• Petunjuk
Teruskan tulisan di bawah tentang bantahan Dina Sulaeman terhadap artikel Fahri Hamzah soal industri radikalisme, dimulai setelah kalimat terakhir yang tercantum.

• Teks yang Disediakan
———

Arrahmahnews.com, Jakarta – Pengamat politik Timur Tengah Dina Sulaeman dalam akun facebooknya membantah pernyataan Fahri Hamzah yang dimuat Republika Senin 28 Oktober 2019 dengan judul “Hentikan Industri Radikalisme”.
Dina menjelaskan bahwa Industri radikalisme itu ada saat ini di Indonesia jangan sampai masalah ini dikaburkan Cuma untuk kepentingan politik semata, berikut ulasan Dina terkait hal tersebut:
Baca: Siasat Baru Arab Saudi, ISIS dan PKS
Industri Radikalisme? Memang Ada Kok!
Fahri Hamzah, eks-PKS (partai yang terindikasi kuat ideologi dasarnya Ikhwanul Muslimin) menulis artikel berjudul “Hentikan Industri Radikalisme”. Dua paragraf awal saya copas:
“Sebutkan isu Radikalisme yang mencuat kembali. Isu ini telah terjebak menjadi industri. Cara pejabat menakut-nakuti bangsa ini dengan isu radikal yang dituduhkan kepada kelompok Islam ini sudah merusak banyak sekali modal sosial kita. Tidak mudah dikembalikan.
Kok bisa bangsa mayoritas Islam ditakut-takuti dengan ajaran Islam. Lalu kok kita semua percaya bahwa radikalisme ada di mana-mana dan mengancam negara kesatuan. Ajaib. Contoh dari satu dua ceramah dari ribuan ceramah setiap hari di seluruh Indonesia di-copy dan dijadikan alat bukti”.
Baca: Dahono Prasetyo: WASPADA! Lembaga Donasi Jadi Mesin ATM Kegiatan dan Gerakan Terorisme?

———

• Materi yang Diberikan
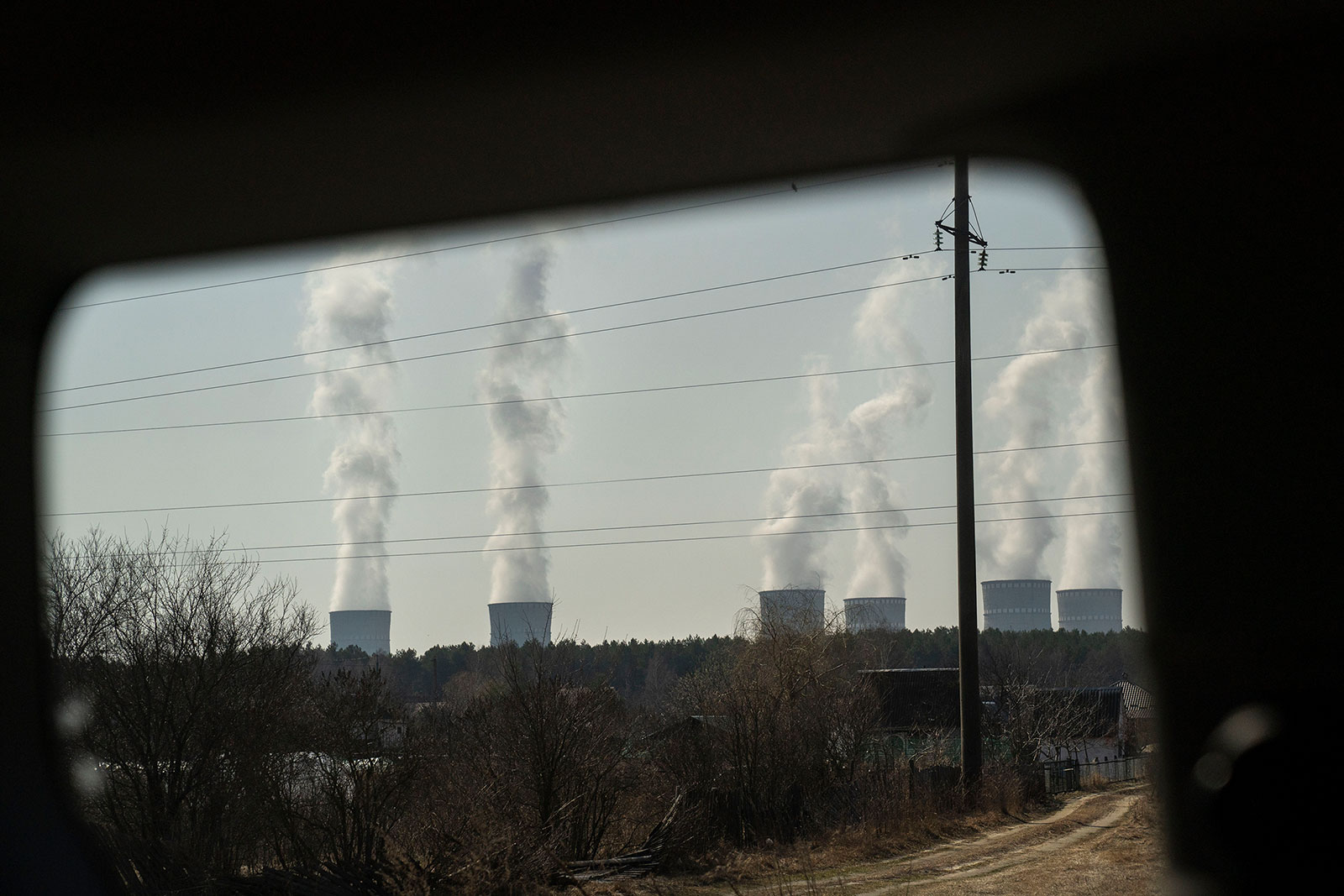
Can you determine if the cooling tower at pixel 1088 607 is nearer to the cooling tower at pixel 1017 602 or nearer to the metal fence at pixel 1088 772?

———

• Jawaban Soal
Dan selanjutnya, Fahri menuduh bahwa negara sedang memanfaatkan radikalisme untuk kepentingan politik belaka. Saya setuju, memang ada indikasi kuat bahwa sebagian kekuatan politik memanfaatkan isu radikalisme untuk memenangkan kontestasi politik. Untuk membantah tuduhan ini, silahkan para elit yang kemarin koar-koar antiradikalisme, buktikan bahwa Anda sekalian memang tulus ingin melindungi NKRI dari rongrongan kelompok takfiri-jihadi (dan para simpatisannya, termasuk juga politisi yang memanfaatkan mereka) dengan melakukan program deradikalisasi yang dilandasi pemikiran yang benar, terstruktur, dan tersistem. Jangan cuma beretorika di media yang berujung kegaduhan dan malah mengaburkan esensi utama dari persoalan ini. Kembalikan hak-hak kelompok minoritas, masa Anda kalah sama kelompok radikal yang beringas kepada minoritas?
Tapi, Fahri membuat kesalahan besar dalam tulisannya: ia menggiring publik untuk melupakan bahwa RADIKALISME MEMANG ADA! Bahwa radikalisme memang industri global yang melibatkan sangat banyak uang. Bahwa Ikhwanul Muslimin (yang merupakan jejaring transnasional) terlibat aktif dalam industri ini.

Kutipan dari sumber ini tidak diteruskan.